### [YOUR TASK]
In your reply, reproduce every line of the data without any alteration.

### [WORKING DATA]
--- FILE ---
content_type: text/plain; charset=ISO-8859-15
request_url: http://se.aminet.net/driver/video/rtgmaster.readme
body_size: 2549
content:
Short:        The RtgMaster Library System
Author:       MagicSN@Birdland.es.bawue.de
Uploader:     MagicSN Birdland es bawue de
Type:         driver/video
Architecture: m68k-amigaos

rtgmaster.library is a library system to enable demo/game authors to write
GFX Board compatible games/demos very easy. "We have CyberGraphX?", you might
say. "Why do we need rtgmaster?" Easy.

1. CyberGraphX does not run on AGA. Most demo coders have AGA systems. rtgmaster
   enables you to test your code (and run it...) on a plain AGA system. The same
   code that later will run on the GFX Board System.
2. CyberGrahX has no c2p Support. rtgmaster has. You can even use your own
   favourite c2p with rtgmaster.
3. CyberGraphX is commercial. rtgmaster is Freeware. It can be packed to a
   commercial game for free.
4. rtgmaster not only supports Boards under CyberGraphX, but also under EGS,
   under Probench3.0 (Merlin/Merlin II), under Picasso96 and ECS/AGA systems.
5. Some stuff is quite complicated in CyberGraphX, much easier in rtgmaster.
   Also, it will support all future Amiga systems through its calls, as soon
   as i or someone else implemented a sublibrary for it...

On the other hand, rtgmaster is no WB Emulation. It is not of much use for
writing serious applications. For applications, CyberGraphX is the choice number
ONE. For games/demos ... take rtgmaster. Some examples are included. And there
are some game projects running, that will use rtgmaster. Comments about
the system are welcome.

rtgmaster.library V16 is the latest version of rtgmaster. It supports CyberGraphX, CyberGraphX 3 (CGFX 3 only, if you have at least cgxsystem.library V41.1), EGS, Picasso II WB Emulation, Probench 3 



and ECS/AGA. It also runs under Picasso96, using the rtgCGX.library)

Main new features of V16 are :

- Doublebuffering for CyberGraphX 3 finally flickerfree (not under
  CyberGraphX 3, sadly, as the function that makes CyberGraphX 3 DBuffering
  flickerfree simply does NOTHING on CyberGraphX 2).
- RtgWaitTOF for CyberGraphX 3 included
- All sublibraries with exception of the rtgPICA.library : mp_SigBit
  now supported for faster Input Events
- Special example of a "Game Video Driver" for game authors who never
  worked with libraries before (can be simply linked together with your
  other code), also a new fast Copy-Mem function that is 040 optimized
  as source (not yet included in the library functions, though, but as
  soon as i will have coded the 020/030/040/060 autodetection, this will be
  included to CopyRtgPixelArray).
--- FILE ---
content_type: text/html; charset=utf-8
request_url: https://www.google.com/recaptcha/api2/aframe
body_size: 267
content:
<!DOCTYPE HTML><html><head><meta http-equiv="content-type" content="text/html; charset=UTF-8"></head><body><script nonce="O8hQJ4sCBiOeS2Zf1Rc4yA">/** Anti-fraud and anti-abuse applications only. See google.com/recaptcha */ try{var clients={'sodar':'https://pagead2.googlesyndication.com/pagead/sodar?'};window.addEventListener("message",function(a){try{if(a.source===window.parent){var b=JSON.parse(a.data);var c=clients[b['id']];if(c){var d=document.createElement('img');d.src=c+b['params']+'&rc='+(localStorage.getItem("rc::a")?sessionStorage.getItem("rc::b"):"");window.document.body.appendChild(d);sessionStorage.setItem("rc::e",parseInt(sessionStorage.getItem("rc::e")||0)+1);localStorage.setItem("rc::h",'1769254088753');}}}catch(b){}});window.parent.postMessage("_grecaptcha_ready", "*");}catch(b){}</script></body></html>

### [ANSWER TO THE EXERCISE]
--- FILE ---
content_type: text/plain; charset=ISO-8859-15
request_url: http://se.aminet.net/driver/video/rtgmaster.readme
body_size: 2549
content:
Short:        The RtgMaster Library System
Author:       MagicSN@Birdland.es.bawue.de
Uploader:     MagicSN Birdland es bawue de
Type:         driver/video
Architecture: m68k-amigaos

rtgmaster.library is a library system to enable demo/game authors to write
GFX Board compatible games/demos very easy. "We have CyberGraphX?", you might
say. "Why do we need rtgmaster?" Easy.

1. CyberGraphX does not run on AGA. Most demo coders have AGA systems. rtgmaster
   enables you to test your code (and run it...) on a plain AGA system. The same
   code that later will run on the GFX Board System.
2. CyberGrahX has no c2p Support. rtgmaster has. You can even use your own
   favourite c2p with rtgmaster.
3. CyberGraphX is commercial. rtgmaster is Freeware. It can be packed to a
   commercial game for free.
4. rtgmaster not only supports Boards under CyberGraphX, but also under EGS,
   under Probench3.0 (Merlin/Merlin II), under Picasso96 and ECS/AGA systems.
5. Some stuff is quite complicated in CyberGraphX, much easier in rtgmaster.
   Also, it will support all future Amiga systems through its calls, as soon
   as i or someone else implemented a sublibrary for it...

On the other hand, rtgmaster is no WB Emulation. It is not of much use for
writing serious applications. For applications, CyberGraphX is the choice number
ONE. For games/demos ... take rtgmaster. Some examples are included. And there
are some game projects running, that will use rtgmaster. Comments about
the system are welcome.

rtgmaster.library V16 is the latest version of rtgmaster. It supports CyberGraphX, CyberGraphX 3 (CGFX 3 only, if you have at least cgxsystem.library V41.1), EGS, Picasso II WB Emulation, Probench 3 



and ECS/AGA. It also runs under Picasso96, using the rtgCGX.library)

Main new features of V16 are :

- Doublebuffering for CyberGraphX 3 finally flickerfree (not under
  CyberGraphX 3, sadly, as the function that makes CyberGraphX 3 DBuffering
  flickerfree simply does NOTHING on CyberGraphX 2).
- RtgWaitTOF for CyberGraphX 3 included
- All sublibraries with exception of the rtgPICA.library : mp_SigBit
  now supported for faster Input Events
- Special example of a "Game Video Driver" for game authors who never
  worked with libraries before (can be simply linked together with your
  other code), also a new fast Copy-Mem function that is 040 optimized
  as source (not yet included in the library functions, though, but as
  soon as i will have coded the 020/030/040/060 autodetection, this will be
  included to CopyRtgPixelArray).
--- FILE ---
content_type: text/html; charset=utf-8
request_url: https://www.google.com/recaptcha/api2/aframe
body_size: 267
content:
<!DOCTYPE HTML><html><head><meta http-equiv="content-type" content="text/html; charset=UTF-8"></head><body><script nonce="O8hQJ4sCBiOeS2Zf1Rc4yA">/** Anti-fraud and anti-abuse applications only. See google.com/recaptcha */ try{var clients={'sodar':'https://pagead2.googlesyndication.com/pagead/sodar?'};window.addEventListener("message",function(a){try{if(a.source===window.parent){var b=JSON.parse(a.data);var c=clients[b['id']];if(c){var d=document.createElement('img');d.src=c+b['params']+'&rc='+(localStorage.getItem("rc::a")?sessionStorage.getItem("rc::b"):"");window.document.body.appendChild(d);sessionStorage.setItem("rc::e",parseInt(sessionStorage.getItem("rc::e")||0)+1);localStorage.setItem("rc::h",'1769254088753');}}}catch(b){}});window.parent.postMessage("_grecaptcha_ready", "*");}catch(b){}</script></body></html>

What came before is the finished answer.